## TASK STATEMENT
Copy every line of the entries below word for word, leaving out the pictures.

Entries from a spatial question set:
==*==
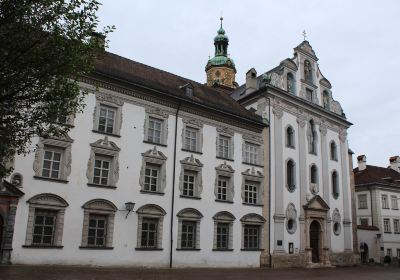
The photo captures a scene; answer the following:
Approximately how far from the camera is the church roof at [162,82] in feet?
81.3

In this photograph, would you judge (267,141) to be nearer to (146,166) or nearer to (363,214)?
(146,166)

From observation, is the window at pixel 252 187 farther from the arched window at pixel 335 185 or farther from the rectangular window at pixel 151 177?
the arched window at pixel 335 185

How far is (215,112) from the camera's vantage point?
2825 cm

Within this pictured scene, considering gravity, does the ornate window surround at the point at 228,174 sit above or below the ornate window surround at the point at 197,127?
below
==*==
## FULL OUTPUT
The photo captures a scene; answer the following:
Approximately how far from the camera is the church roof at [162,82] in feet?
81.3

In this photograph, would you judge (267,141) to be nearer to (146,166) or nearer to (363,214)?
(146,166)

From observation, is the window at pixel 252 187 farther from the arched window at pixel 335 185 or farther from the rectangular window at pixel 151 177?
the arched window at pixel 335 185

How far is (215,112) from the camera's vantage point?
2825 cm

Within this pictured scene, considering gravity, does the ornate window surround at the point at 228,174 sit above or below the ornate window surround at the point at 197,127?
below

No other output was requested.